3 Musketeers
There is not a lot of hooting going on in the cinema at this time but there is this film which actually hoots with good humour.
Even with some modern updates such as a character-reveal involving a member of the LGBT community and a present-style assassination this two part update of Dumas’s classic The Three Musketeers is pure entertainment. A movie that posits itself within a specific time, the setting of Netflix’s sitcom Call My Agent! sparks curiosity about who among the cast is possibly promoting which celebrity. It seems to split its two feature-length episodes in approximately the location where Richard Lester and screenwriter George Macdonald Fraser so split their Three and Four Musketeers in the Seventies.
Here is first part, and François Civil plays D’Artagnan, a provincial who arrives in the suburbs to the capital city in the 17th century, with dreams to join the King’s Musketeers elite forces.
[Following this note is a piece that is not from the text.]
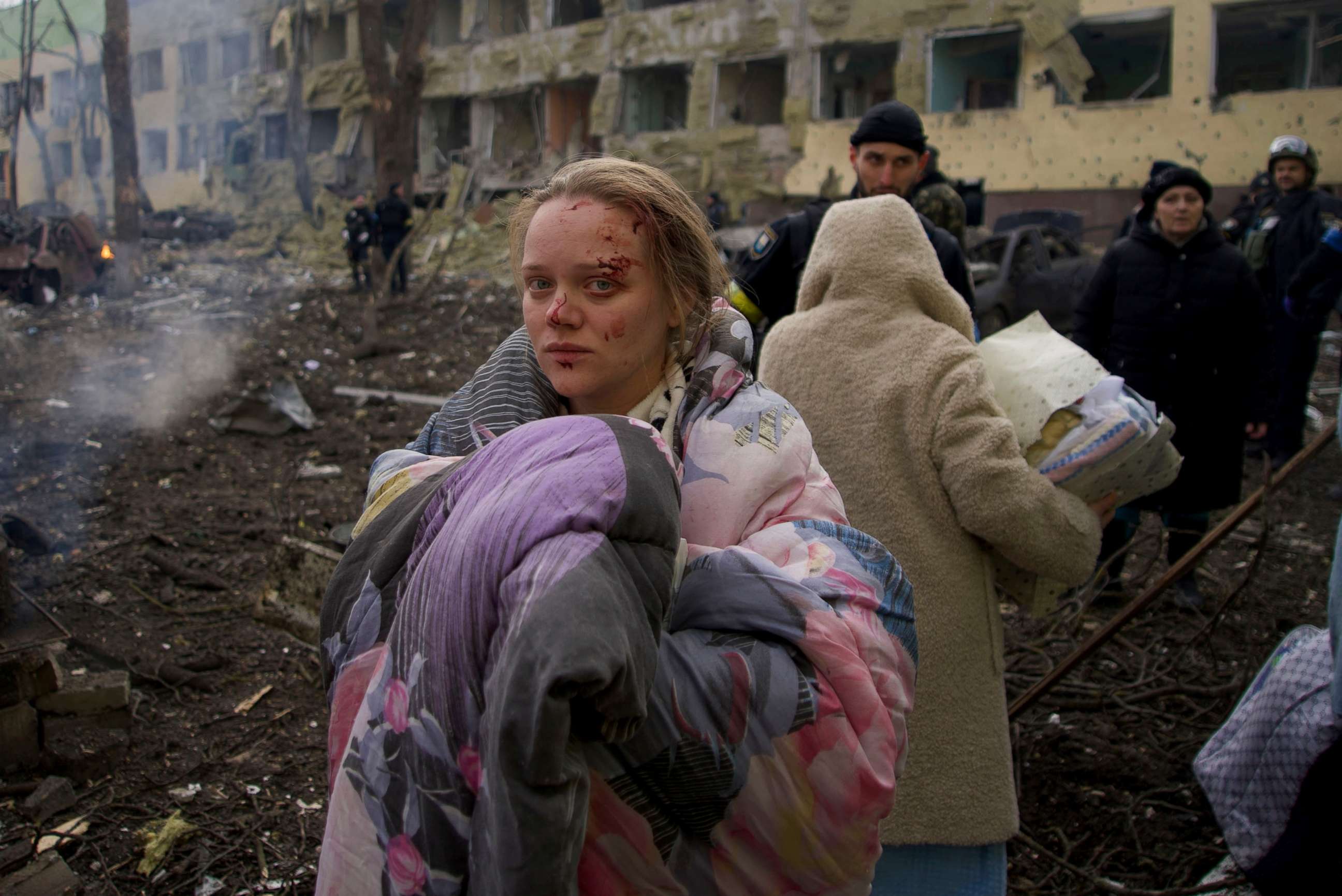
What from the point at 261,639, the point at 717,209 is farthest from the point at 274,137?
the point at 261,639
Our swordsman, who is comparatively younger only the old Freudian terminology will provide context in an awkward manner meets three seasoned musketeers Athos (Vincent Cassel), Porthos (Pio Marmaï) and Aramis (Romain Duris) by chance, paying in a clumsy way more than one of them an unintentional shove or insult.
A three to one fistfight is about to commence when their brutish comrades, King’s guard muscle, busted in headed by Cardinal Richelieu (Eric Ruf), and is* the case with all four of them in that it is so almost the only impulse unites these four hatred to these psychotic bullies.
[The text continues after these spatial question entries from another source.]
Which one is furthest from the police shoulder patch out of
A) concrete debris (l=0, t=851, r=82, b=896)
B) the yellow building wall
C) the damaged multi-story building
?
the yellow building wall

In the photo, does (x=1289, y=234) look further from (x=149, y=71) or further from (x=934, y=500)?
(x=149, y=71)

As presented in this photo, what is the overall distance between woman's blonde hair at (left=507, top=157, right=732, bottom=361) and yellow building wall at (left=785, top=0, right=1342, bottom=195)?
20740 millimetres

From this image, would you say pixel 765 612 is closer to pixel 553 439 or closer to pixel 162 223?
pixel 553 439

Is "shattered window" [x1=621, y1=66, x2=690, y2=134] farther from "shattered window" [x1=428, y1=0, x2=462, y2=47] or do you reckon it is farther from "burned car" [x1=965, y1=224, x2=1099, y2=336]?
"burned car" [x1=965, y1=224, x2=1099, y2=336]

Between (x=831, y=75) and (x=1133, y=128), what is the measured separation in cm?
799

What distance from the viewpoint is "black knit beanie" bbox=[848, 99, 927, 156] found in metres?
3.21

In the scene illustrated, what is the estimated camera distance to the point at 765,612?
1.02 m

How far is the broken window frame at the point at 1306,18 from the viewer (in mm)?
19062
D’Artagnan and his friends soon do not stand aside from Cardinal Richelieu’s (Annette Badland) schemes to get the Queens (Vicky Krieps) lover, Duke Buckingham (Jacob Fortune-Lloyd), to frame her for treason so that he has an excuse for attacking French Huguenots in support of the king (Louis Garrel). Also in this movie, plans are made to get Athos on a trumped-up murder charge, and a lot of it has to do with the cardinal’s beautiful assassin, Milady, played by Eva Green who even manages to look comical smoking a long stemmed pipe in quite a few scenes.
As with similar movies, there’s some great stunt work here; I remembered how weak I am as someone leaps onto a horse in a single motion and rides off. There’s also a bar scene, an already tiring cliché in this Martin Bourboulon directed film however, anticlimactically subverting the usual hetero-sexist banter to be found in such a scene. This, however, is an important point, although historians will be disappointed to see there are no barnyard animals in the fighting sequences either: idle ducks flapping around or chickens scurrying for cover from the battling swordsmen, and the like. A very well produced visual experience.